Big election campaigns will always target specific messages to different groups of voters, and won't generally seek to disabuse voters who've positively assumed their party's position to be one thing if it's actually something different. But there is normally some degree of balance and internal compromise. The Brexit vote was a coalition of groups with fundamentally incompatible policy desires.
The only possible way to have 'made Brexit work' was, post referendum, for the winners to have sought to bring the whole country together around what would in practice have been a 'soft Brexit', or at the very least would have involved a series of national conversations that were genuinely inclusive and which might conceivably have resulted in something close to a consensus forming around a harder version of Brexit. But of course, most of the winners had no interest in doing this, largely because they knew Brexit was an opportunity to advance positions that would never receive majority support. I think this links back to your point about the UK being structurally incapable of making Brexit work: we lack the political architecture that would have made this possible. A minority of hard Brexiteers were able to deliver a Brexit harder than anything that would have been possible had our political system been more representative.
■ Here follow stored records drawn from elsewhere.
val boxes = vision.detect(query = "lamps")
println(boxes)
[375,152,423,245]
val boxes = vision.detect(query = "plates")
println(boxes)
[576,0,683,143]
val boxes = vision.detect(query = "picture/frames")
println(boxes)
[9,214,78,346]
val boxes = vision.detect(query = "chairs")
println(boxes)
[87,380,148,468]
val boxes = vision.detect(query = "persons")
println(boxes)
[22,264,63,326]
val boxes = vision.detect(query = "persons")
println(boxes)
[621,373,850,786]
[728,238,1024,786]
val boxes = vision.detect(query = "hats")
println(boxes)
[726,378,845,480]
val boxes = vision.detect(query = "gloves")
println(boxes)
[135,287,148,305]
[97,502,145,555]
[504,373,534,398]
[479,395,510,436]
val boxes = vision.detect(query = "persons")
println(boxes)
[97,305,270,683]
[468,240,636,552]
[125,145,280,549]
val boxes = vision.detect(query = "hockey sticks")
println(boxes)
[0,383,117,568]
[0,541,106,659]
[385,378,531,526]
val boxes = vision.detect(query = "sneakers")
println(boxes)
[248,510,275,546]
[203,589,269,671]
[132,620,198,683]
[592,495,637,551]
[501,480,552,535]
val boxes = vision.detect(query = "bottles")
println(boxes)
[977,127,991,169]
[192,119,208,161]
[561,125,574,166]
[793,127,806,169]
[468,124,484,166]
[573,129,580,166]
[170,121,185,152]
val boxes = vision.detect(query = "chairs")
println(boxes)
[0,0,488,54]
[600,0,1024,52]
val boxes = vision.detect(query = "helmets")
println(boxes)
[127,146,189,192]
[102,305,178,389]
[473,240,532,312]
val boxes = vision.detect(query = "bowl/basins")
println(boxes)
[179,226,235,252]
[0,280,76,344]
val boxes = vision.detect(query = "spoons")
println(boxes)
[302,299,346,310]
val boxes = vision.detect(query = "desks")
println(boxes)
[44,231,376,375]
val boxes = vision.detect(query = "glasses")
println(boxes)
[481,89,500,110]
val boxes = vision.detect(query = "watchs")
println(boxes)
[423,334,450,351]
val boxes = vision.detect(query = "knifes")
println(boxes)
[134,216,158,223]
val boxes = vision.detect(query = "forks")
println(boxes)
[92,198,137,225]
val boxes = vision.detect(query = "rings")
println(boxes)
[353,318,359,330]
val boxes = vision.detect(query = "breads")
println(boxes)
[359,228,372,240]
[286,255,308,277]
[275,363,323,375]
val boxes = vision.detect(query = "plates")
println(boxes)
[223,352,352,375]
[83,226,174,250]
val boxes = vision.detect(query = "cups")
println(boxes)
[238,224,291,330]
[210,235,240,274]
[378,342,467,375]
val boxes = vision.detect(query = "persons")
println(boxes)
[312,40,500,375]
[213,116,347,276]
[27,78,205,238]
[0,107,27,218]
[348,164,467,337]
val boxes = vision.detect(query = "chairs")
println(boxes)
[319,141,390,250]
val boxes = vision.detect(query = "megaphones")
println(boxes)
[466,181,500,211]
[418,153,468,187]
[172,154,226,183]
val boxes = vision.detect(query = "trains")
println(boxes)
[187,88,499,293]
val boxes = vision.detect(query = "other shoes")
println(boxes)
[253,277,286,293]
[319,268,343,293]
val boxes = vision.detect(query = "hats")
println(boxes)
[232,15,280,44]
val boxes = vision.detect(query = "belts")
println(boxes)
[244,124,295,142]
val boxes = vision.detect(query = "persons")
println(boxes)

As a shallow US observer, I say it seems not so much that Brexiters are afraid of success as they are incapable of imagining what it looks like. My initial reaction to the whole thing was "wow, that's a really big job". Leaving the EU starts with re-negotiating a host of relationships, and then reviewing, evaluating, and possibly redoing several hosts of regulations, agreements, and laws. A huge complex task, even if done haphazardly. Everything I've read sounds like they didn't even get how big a job it would be, and they're still in denial over that. It seems there may be limits to muddling through.